A new word discovered while reading John Dryden’s translation of the Sixth Satire of the Roman poet Persius:
“He sprinkles pepper with
a sparing hand.
His jolly brother,
opposite in sense,
Laughs at his thrift; and,
lavish of expence,
Quaffs, crams, and
guttles, in his own defence.”
Guttle is defined by Dr. Johnson
in his Dictionary as “to feed luxuriously; to gormandise. A low word.” The
OED is a little less dismissive. As an intransitive verb it gives “to eat
voraciously; to gormandize.” In the transitive form: “to devour or swallow
greedily.” The dictionary also includes guttlesome and guttler. For
the latter it cites Robert Browning in “Fust and His Friends: An Epilogue” (Parleyings
with Certain People of Importance in Their Day, 1887):
“’Tis said, in debauchery’s
guild
Admitted prime guttler and
guzzler — O swine! –
To honor thy headship, those tosspots so swille
That out of their table
there sprouted a vine . . .”
The OED offers an
uncertain etymology in gut, a word borrowed from German meaning, in English, “a
particular portion of the lower alimentary canal between the pylorus and the
anus.” In modern demotic English, an ample belly.

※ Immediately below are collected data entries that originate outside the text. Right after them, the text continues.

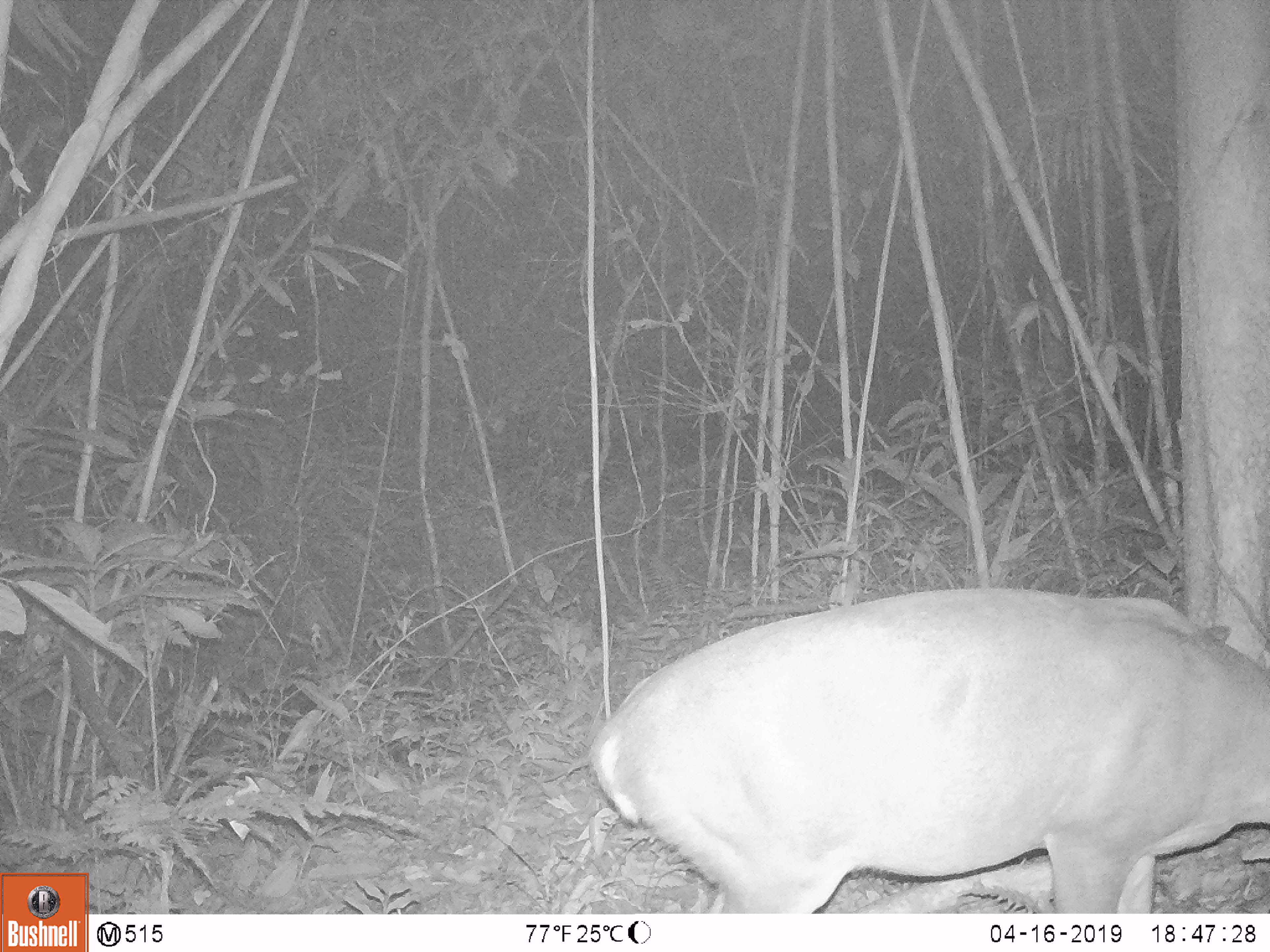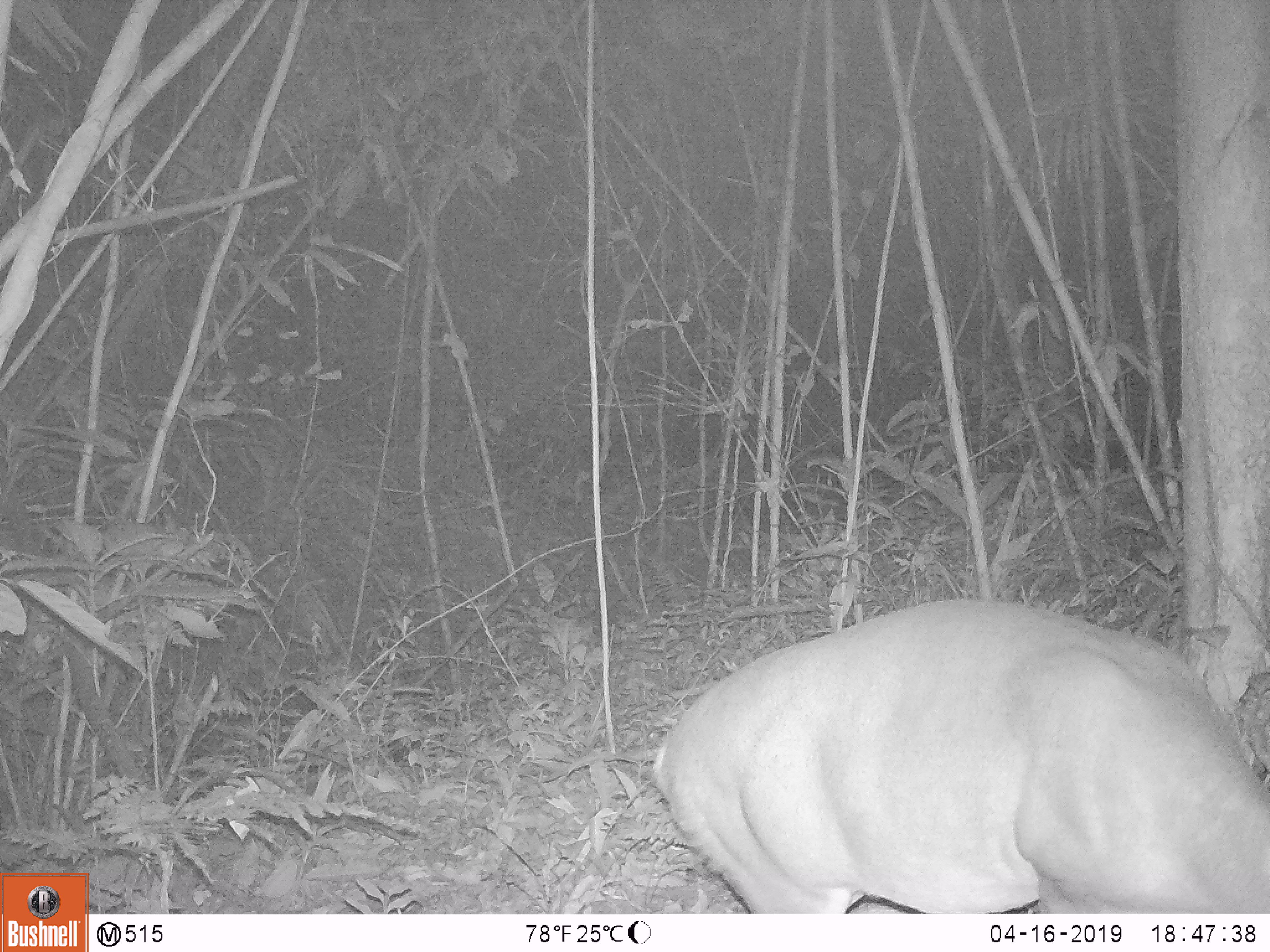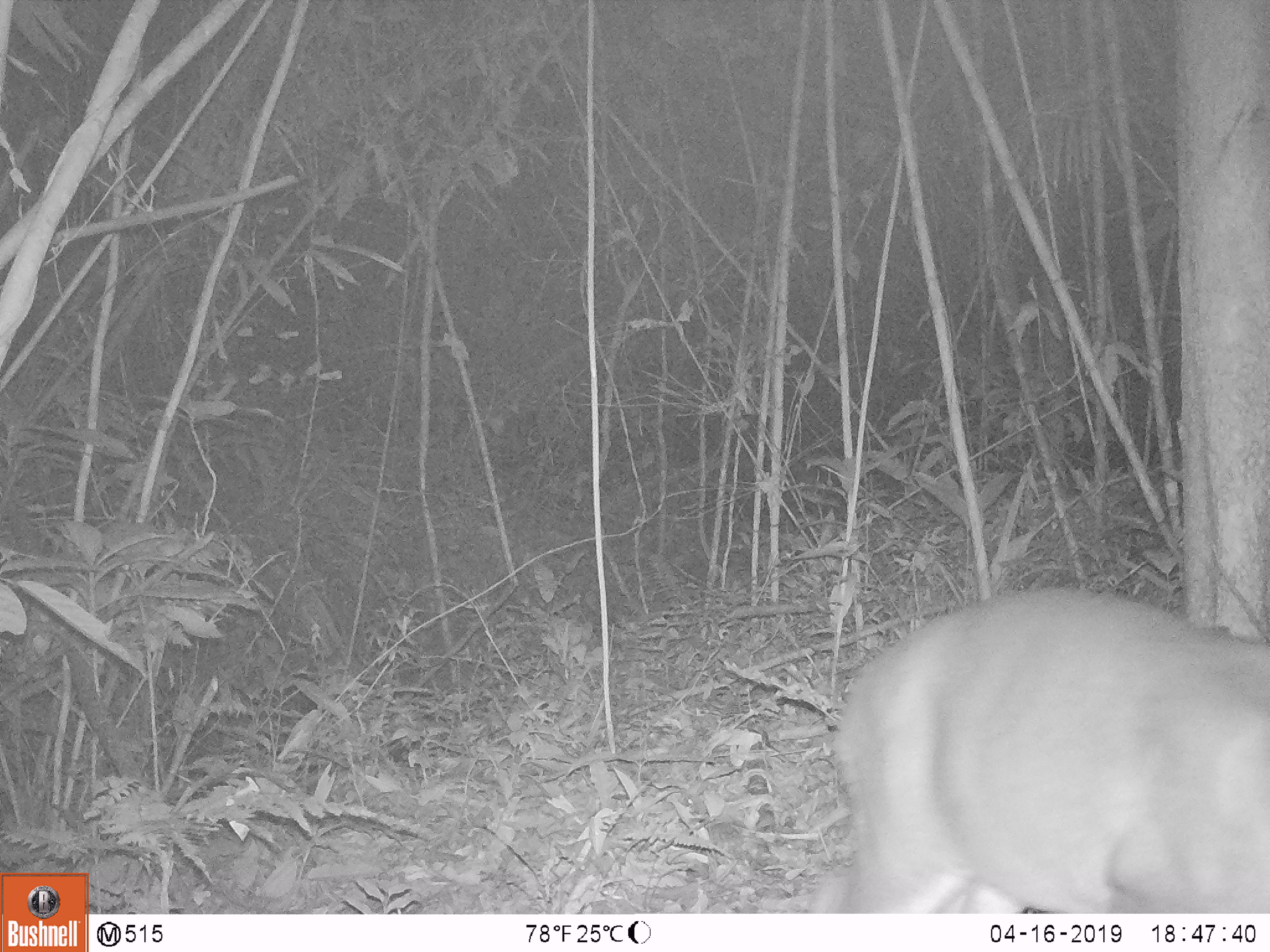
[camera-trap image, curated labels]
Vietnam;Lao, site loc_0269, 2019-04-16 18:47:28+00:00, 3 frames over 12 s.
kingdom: Animalia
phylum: Chordata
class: Mammalia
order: Artiodactyla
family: Cervidae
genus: Muntiacus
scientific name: Muntiacus vuquangensis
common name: large-antlered muntjac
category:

Just the other day I witnessed
an unashamed public act of guttling. I stopped for a cup of coffee at a convenience
store where I saw a man, large and middle-aged, seated at a table and cramming
an entire breakfast sandwich into his mouth, like some kind of frat stunt. I feared choking, and mentally reviewed my Heimlich technique, but he chewed
away, suggesting he had a lot of practice. He swallowed the first sandwich and
was unwrapping the second when I left. He reminded me of a snake eating an
improbably large snack. Of course, snakes have no intermaxillary bone, unlike
most humans, and can readily swallow a mere breakfast sandwich.